Part of this phenomenon can be traced to the 2018 midterm elections. In addition to gaining control of the House, Democrats flipped more than 300 state legislative seats and won gubernatorial races in key states that Mr. Trump had carried in 2016, such as Wisconsin and Michigan. These Democratic victories bolstered Big Labor’s already considerable political clout and mobilized union leaders everywhere.
The other major development was last year’s Supreme Court ruling in Janus v. Afscme, which held that government employees who don’t want to join a union can’t be forced to contribute money to it anyway. Public-sector unions became a major force in politics primarily because of laws and wrongheaded court decisions that allowed them to coerce dues from workers. The Janus ruling was a body blow, and labor leaders responded with work stoppages, expanded recruitment efforts and earnest attempts to frame their activism as a boon for society, not just themselves.
Randi Weingarten of the American Federation of Teachers said last year that her political agenda now extends well beyond the interests of educators. It’s also about “stoking a movement for social justice, for workers’ rights, for women’s rights, for civil rights,” among other causes. The AFT and its sister organization, the National Education Association, have millions of members and thousands of state and local affiliates. Since 2018 they have orchestrated walkouts in at least 10 states and dozens of school districts. When teachers in Los Angeles walked off the job in January of this year, sanctuary protections for illegal immigrants were part of the collective-bargaining negotiations.
These new tactics are currently on display in Chicago, where teachers in the nation’s third-largest school district are striking for the second time since 2012. The union wants higher salaries, of course, but it’s also demanding that any new contract address issues like crime and income inequality. The Wall Street Journal reports that the Chicago Teachers Union “has emphasized social issues during talks” and “wants the city to increase funding for affordable housing and for homeless liaisons to be provided in schools.”

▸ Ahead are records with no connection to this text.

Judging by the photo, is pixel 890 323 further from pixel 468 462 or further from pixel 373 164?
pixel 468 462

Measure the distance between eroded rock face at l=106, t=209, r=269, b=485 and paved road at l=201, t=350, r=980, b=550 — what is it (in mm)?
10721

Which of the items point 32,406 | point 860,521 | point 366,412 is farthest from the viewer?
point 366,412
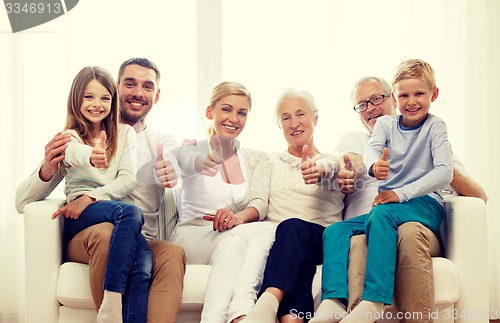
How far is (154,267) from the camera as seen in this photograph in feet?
7.10

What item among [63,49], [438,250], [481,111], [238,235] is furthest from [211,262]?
[481,111]

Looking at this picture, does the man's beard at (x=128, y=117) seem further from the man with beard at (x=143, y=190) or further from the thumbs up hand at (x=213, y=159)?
the thumbs up hand at (x=213, y=159)

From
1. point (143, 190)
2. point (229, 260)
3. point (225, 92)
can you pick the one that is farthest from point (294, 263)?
point (225, 92)

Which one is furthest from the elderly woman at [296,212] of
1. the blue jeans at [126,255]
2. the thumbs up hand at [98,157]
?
the thumbs up hand at [98,157]

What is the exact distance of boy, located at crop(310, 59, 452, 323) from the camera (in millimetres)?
1988

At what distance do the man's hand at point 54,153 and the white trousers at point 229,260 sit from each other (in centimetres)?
51

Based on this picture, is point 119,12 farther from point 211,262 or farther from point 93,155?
point 211,262

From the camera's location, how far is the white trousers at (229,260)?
2.06 m

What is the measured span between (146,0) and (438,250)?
6.01ft

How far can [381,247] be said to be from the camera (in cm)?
202

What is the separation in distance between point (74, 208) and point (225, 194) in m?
0.62

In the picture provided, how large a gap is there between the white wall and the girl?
752 mm

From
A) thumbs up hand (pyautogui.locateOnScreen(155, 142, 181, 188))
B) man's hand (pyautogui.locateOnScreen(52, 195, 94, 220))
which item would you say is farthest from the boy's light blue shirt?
man's hand (pyautogui.locateOnScreen(52, 195, 94, 220))

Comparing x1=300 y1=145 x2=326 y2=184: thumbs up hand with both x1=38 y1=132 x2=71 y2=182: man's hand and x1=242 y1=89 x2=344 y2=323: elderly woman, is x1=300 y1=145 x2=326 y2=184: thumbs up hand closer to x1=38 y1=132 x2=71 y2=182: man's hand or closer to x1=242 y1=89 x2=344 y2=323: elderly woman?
x1=242 y1=89 x2=344 y2=323: elderly woman
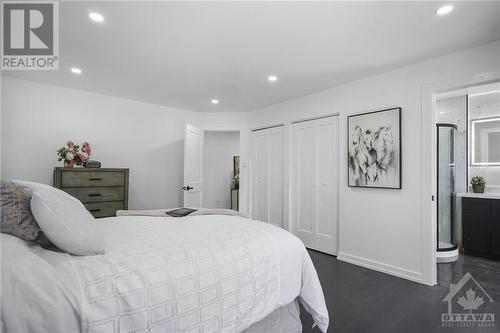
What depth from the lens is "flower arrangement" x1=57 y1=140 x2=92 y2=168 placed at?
3.31 metres

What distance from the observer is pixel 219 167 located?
21.4 ft

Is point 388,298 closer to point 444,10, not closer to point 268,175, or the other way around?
point 444,10

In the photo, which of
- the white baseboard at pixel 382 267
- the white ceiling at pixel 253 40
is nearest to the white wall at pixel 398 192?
the white baseboard at pixel 382 267

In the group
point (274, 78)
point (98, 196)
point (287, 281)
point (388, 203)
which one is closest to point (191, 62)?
point (274, 78)

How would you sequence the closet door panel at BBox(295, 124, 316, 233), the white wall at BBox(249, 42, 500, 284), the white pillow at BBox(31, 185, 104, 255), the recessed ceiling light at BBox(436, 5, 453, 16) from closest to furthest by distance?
1. the white pillow at BBox(31, 185, 104, 255)
2. the recessed ceiling light at BBox(436, 5, 453, 16)
3. the white wall at BBox(249, 42, 500, 284)
4. the closet door panel at BBox(295, 124, 316, 233)

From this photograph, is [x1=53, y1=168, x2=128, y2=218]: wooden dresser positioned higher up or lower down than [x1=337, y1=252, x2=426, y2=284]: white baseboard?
higher up

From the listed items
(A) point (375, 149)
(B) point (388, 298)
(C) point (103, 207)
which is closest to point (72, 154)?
(C) point (103, 207)

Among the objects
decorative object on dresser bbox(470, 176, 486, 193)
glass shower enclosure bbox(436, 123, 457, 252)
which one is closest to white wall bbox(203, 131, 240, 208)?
glass shower enclosure bbox(436, 123, 457, 252)

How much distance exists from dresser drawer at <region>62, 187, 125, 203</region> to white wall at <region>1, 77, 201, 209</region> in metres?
0.70

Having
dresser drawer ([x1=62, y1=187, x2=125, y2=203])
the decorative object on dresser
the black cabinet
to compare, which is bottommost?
the black cabinet

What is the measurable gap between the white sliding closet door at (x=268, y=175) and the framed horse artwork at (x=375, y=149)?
4.58 feet

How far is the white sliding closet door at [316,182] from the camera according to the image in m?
3.67

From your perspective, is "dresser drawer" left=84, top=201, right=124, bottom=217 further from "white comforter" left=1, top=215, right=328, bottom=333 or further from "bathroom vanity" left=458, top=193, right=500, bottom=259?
"bathroom vanity" left=458, top=193, right=500, bottom=259

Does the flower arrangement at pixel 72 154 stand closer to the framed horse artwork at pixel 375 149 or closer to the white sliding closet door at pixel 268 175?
the white sliding closet door at pixel 268 175
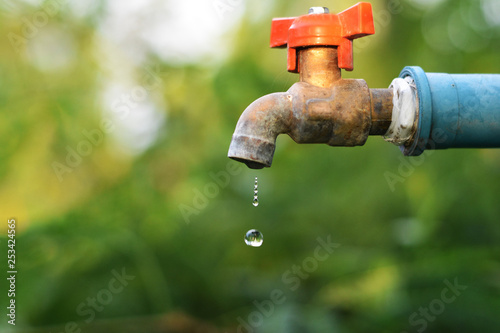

Poverty, homelessness and illegal immigration are real concerns that deserve serious attention, but when public-sector unions want to make them part of contract negotiations over wages and benefits, something else might be going on.
Mike Antonucci, an education journalist who has been writing about teachers unions for decades, speculates that the CTU’s real concern is flagging membership. As the number of students enrolled in Chicago public schools has declined, so has the number of people the school system employs. The “big issue is staffing—more teachers, social workers, counselors, nurses, clinicians, case managers, librarians and restorative justice coordinators and 1,000 additional teaching assistants,” Mr. Antonucci wrote recently. “It is no coincidence that virtually all of these new employees would be eligible for union membership.”
The increase in school disruptions isn’t about poverty or homelessness or even students. It’s about expanding the reach of collective-bargaining agreements that give labor unions access to more taxpayer dollars without voter approval. And it’s about the desperate search for members in a post-Janus world where public-sector unions can no longer bully people into paying them.